§ **PROBLEM SET**:
1: Answer these from the passage on the Crh protein family, each in a few words:
(a) What effect did deleting the five crh gene members in A. fumigatus have on fungal development?
(b) What did deletion of bccrh1 slightly increase?
(c) What resulted from overproduction of the enzyme inactive monomer?
2: Continue the passage on the Crh protein family from its last sentence.

The Crh protein family is a conserved group of fungal-unique enzymes catalyzing cell wall maturation steps like chitin-glucan and chitin-chitin crosslinking18–20. Deletion of S. cerevisiae CRH1 and CRH2 genes affected cell wall integrity and proper development, particularly upon cell wall stress. Similar results were obtained in other yeast species18,19,28,29, while deleting the five crh gene members in A. fumigatus had almost no effect on fungal development20. Similarly, deletion of bccrh1 did not affect B. cinerea development and only slightly increased sensitivity of the fungus to Congo red (Supplementary Fig. 9c). However, we found that the BcCrh proteins form dimers, and this dimerization seems to be necessary for the transglycosylase activity. Overproduction of the enzyme inactive monomer resulted in severe developmental defects, indicating that two intact monomers are necessary for proper function, and further supporting a redundant role of Crh proteins in filamentous species. These results reveal a new aspect in Crh proteins function, potentially leading to a better understanding of their mechanistic mode of action.

§ **DATA RECORDS**:
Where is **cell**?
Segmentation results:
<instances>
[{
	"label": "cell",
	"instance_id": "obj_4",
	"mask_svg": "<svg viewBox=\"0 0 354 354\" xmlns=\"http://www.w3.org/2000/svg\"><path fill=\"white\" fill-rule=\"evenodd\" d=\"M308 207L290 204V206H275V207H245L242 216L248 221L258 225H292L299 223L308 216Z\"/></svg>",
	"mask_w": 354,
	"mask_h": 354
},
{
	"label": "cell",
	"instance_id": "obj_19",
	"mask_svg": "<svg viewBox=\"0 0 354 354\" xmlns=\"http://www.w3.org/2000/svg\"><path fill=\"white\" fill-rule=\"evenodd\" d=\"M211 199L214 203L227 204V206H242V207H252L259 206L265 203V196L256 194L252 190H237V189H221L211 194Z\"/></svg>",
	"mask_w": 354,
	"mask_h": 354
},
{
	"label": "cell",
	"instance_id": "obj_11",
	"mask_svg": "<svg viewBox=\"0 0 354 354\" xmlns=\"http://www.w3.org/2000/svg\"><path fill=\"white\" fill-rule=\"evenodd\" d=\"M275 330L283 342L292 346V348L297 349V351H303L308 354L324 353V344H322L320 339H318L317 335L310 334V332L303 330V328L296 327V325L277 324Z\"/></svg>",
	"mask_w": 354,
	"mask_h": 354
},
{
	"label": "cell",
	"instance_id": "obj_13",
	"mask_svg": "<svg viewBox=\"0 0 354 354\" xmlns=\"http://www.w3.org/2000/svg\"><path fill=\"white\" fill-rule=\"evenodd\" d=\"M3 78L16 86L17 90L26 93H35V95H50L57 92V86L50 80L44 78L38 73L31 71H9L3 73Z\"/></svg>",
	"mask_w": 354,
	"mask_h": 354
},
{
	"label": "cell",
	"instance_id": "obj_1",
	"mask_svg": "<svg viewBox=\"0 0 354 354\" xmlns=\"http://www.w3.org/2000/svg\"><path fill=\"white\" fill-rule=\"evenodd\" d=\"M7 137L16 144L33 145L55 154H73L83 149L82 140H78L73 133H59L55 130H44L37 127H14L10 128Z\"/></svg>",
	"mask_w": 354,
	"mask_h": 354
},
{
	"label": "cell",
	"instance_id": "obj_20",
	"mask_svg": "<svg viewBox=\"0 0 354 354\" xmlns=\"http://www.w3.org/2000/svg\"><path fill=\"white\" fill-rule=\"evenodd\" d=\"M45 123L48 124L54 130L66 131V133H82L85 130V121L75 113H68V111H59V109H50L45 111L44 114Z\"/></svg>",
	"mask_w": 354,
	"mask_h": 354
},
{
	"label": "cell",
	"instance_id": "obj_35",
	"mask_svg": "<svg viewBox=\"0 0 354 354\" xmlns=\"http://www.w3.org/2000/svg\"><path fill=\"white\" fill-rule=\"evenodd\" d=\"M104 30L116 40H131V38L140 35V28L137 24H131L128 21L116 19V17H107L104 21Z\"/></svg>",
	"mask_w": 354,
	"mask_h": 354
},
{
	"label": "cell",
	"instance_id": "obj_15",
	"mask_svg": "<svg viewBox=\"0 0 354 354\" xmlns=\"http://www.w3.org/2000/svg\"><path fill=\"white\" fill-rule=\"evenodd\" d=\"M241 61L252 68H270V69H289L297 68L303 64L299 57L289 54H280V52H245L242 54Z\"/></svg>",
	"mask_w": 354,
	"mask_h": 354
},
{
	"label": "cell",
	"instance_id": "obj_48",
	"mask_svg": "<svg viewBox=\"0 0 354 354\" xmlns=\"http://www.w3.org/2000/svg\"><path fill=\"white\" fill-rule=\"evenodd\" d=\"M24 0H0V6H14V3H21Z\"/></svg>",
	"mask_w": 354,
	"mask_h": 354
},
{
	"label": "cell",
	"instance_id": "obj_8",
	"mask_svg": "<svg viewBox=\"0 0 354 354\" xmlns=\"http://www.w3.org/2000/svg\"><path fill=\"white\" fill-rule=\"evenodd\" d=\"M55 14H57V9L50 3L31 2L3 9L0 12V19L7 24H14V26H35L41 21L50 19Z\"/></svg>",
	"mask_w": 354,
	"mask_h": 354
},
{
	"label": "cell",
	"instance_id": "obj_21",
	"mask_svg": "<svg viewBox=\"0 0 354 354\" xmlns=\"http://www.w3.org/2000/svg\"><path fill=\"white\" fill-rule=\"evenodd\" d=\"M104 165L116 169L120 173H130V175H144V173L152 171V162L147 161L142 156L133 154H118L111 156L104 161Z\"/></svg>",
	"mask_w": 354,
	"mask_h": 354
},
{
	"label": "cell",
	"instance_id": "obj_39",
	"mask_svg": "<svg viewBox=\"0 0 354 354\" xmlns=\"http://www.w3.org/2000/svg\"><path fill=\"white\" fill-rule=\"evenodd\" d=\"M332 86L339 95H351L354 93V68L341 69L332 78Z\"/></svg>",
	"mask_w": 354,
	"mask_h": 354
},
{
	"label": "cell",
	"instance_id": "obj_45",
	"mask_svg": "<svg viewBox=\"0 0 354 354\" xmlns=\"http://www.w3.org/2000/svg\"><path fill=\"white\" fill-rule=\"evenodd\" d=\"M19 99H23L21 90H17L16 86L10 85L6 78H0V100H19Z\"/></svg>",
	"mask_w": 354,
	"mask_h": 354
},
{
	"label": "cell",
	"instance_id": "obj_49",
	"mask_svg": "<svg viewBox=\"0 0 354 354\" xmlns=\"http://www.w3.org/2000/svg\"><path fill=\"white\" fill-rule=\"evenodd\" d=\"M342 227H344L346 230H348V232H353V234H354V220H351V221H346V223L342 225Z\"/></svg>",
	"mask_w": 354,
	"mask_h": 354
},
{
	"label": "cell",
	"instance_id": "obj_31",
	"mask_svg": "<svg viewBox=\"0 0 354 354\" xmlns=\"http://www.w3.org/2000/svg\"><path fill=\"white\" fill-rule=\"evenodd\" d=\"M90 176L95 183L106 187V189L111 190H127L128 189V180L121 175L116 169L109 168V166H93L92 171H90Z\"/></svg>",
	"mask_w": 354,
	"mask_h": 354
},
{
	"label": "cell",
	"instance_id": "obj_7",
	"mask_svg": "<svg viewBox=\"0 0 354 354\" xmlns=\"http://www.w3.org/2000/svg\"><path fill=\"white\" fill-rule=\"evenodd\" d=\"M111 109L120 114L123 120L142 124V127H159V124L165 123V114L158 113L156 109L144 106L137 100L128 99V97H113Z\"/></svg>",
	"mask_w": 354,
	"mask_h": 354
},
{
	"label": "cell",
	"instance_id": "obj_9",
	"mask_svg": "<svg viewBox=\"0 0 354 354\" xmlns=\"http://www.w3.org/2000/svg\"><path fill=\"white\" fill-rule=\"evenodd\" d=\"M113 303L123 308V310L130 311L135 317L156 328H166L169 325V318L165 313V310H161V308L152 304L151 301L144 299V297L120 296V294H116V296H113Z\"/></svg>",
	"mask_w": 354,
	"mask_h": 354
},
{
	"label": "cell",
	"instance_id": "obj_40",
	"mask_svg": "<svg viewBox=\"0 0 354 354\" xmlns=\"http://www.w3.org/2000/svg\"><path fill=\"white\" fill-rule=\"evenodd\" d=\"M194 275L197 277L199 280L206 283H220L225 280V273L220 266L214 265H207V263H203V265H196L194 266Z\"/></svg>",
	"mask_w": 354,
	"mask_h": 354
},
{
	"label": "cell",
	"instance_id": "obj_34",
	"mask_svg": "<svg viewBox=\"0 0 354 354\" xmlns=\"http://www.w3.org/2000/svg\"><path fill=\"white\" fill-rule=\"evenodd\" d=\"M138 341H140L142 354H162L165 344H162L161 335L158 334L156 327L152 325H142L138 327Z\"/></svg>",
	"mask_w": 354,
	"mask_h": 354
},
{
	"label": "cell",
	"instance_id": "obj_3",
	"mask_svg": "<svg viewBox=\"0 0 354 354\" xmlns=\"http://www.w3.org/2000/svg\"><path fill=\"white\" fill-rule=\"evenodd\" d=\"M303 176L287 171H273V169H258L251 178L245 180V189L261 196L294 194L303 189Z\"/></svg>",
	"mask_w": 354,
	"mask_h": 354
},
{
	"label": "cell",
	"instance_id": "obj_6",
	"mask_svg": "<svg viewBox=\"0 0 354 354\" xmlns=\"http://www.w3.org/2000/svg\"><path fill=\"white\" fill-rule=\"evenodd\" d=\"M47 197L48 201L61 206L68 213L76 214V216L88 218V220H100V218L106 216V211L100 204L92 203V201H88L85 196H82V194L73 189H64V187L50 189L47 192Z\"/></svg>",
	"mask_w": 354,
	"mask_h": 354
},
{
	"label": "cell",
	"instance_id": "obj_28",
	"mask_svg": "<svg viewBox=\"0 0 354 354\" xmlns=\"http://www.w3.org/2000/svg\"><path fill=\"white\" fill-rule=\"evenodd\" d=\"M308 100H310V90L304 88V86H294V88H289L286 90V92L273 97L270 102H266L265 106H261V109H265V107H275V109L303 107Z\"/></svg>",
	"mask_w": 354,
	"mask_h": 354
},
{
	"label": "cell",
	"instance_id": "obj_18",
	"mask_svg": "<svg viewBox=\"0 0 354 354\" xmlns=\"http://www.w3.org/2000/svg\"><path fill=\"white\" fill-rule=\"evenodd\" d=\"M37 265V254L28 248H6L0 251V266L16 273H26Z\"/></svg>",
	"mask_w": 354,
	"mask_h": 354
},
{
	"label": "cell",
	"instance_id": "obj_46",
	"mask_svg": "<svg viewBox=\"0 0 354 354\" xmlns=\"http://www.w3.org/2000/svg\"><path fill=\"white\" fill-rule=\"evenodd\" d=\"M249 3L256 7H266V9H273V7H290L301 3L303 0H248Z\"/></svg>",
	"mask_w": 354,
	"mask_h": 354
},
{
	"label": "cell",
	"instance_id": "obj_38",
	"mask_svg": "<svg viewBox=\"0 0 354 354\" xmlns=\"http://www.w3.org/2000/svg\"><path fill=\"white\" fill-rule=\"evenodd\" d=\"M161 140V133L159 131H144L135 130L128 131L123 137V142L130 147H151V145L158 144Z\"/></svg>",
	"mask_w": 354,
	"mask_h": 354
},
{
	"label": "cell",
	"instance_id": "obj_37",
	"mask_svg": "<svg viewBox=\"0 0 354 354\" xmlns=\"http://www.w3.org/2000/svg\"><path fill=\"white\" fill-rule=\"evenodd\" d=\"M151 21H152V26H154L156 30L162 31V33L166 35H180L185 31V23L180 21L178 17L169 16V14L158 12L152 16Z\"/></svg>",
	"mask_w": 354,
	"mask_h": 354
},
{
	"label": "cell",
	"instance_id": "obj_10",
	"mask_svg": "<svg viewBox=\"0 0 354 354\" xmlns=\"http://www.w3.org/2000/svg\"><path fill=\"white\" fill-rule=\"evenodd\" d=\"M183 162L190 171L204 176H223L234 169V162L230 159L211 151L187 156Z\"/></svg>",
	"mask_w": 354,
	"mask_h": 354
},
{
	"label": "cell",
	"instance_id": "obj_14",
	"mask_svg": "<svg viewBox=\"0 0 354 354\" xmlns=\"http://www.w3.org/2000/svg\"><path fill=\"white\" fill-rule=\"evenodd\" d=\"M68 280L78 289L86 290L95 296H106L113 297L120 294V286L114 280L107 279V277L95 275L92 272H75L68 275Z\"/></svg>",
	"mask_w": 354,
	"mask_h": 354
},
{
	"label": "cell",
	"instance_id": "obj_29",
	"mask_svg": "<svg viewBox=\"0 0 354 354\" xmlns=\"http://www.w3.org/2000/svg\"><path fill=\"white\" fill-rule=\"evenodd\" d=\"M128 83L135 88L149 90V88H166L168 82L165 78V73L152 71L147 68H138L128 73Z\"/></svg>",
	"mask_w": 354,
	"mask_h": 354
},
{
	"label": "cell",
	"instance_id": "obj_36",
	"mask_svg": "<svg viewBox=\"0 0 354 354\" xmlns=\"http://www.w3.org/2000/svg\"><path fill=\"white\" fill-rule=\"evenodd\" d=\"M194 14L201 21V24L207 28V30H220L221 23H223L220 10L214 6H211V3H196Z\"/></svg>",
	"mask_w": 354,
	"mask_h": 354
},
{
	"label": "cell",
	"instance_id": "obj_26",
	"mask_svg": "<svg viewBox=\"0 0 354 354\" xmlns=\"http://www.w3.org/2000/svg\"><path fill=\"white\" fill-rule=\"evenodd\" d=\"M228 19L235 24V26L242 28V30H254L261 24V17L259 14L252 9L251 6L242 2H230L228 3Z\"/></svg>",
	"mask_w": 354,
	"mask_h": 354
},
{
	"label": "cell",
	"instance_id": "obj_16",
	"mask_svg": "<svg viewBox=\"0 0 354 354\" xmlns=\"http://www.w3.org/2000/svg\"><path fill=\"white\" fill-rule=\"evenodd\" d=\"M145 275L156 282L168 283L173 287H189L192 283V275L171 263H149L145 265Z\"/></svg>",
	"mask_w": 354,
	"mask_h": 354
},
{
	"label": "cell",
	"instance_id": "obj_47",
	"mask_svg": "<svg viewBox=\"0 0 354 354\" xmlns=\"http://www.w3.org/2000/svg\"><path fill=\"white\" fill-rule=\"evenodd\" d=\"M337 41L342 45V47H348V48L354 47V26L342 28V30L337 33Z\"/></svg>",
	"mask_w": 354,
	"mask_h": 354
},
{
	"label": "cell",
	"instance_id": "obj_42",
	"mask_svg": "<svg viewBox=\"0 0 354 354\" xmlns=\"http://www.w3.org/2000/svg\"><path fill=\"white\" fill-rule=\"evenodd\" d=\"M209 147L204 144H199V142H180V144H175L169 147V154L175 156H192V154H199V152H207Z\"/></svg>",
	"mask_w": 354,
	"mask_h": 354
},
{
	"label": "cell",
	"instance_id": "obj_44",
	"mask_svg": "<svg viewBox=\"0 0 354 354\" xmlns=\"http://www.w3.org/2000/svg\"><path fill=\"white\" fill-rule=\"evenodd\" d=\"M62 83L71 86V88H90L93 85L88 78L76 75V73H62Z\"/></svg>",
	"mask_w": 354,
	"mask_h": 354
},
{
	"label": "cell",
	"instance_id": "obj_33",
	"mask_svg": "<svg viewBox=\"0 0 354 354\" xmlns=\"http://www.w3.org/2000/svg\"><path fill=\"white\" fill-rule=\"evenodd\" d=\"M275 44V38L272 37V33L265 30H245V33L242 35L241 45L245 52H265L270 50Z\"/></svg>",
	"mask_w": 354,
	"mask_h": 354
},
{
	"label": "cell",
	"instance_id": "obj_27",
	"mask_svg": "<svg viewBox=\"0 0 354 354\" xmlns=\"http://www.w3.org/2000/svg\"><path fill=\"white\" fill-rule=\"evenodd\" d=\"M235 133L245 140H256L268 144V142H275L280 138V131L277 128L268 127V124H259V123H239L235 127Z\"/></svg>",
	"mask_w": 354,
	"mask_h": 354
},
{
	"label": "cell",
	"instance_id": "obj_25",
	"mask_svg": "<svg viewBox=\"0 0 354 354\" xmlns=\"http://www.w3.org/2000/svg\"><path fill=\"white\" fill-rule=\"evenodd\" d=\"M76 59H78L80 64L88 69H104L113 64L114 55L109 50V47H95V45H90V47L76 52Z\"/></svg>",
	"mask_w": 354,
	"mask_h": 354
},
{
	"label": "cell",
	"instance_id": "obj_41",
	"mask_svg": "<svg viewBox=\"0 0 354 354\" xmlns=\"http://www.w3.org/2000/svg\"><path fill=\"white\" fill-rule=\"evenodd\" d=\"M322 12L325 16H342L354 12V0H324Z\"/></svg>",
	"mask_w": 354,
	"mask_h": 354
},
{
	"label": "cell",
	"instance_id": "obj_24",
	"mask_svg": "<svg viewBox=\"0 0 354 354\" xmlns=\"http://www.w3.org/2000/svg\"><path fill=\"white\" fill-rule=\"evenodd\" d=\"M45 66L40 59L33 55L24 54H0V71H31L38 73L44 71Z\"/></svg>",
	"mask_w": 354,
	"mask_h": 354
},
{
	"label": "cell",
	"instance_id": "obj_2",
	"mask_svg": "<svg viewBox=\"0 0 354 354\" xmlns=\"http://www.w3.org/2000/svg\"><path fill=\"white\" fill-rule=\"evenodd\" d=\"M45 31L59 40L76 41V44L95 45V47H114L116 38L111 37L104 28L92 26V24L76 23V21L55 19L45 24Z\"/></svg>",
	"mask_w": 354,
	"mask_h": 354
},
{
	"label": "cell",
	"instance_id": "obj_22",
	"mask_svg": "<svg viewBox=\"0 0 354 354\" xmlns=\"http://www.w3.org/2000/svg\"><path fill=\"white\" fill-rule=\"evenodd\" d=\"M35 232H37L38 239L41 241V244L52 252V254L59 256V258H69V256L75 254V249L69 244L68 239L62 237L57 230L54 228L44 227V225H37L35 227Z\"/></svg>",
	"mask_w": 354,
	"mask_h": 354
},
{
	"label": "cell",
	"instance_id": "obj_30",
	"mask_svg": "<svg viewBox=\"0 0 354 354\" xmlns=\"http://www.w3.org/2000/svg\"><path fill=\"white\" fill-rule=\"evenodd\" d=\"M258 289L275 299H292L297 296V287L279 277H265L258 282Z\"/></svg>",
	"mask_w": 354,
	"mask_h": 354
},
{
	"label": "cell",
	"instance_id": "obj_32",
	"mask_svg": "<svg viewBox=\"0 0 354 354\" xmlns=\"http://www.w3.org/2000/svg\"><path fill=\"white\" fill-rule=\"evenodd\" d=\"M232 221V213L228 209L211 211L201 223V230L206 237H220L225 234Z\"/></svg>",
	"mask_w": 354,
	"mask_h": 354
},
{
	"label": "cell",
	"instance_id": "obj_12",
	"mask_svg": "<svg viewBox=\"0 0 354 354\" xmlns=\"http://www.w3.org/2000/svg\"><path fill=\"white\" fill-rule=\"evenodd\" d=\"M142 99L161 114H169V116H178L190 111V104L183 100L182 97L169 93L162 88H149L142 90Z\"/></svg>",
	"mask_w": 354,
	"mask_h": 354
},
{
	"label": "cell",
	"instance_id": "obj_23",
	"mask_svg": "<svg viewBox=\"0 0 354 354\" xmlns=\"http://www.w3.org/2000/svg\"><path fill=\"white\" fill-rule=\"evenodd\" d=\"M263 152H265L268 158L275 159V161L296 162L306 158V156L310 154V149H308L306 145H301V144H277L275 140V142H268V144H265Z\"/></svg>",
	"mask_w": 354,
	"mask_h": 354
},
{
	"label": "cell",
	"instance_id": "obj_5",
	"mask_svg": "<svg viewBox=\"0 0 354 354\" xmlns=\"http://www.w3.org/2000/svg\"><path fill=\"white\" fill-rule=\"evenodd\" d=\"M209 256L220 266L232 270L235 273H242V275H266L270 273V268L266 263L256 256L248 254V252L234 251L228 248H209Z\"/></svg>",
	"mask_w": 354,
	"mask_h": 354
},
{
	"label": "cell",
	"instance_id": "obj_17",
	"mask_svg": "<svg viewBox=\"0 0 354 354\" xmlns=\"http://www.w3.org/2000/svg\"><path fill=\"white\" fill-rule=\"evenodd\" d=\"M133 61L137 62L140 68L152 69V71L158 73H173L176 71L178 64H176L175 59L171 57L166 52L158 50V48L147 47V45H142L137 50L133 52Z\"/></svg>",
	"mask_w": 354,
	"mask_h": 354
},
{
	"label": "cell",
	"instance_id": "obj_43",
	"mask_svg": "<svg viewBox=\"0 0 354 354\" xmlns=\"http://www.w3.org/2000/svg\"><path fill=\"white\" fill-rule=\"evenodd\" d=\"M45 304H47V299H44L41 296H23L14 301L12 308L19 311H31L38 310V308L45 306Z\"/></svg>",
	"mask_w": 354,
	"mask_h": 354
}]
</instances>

§ **TASK ANSWERS**:
1:
(a) Almost no effect.
(b) The fungus's sensitivity to Congo red.
(c) Severe developmental defects.

2:
Under saprophytic conditions, the BcCrh1 protein was localized inside vacuoles and the ER. Still, during pathogenic development, high levels of the protein were observed in developing infection cushions, before being secreted to the plant apoplast. The fungal strains in which BcCrh dimerization was blocked exhibited defective infection cushions and drastically reduced pathogenicity. This specific accumulation of BcCrh1 in infection cushions and aberrant infection cushions in the mutant suggests a possible role for BcCrh1 in infection cushion formation, which is associated with retardation of hyphal extension and hyper branching. It is possible that, following these pathogenicity-specific developmental events, the excessive enzyme, now serving as a virulent factor, is released from the mature infection cushions and induces plant cell death.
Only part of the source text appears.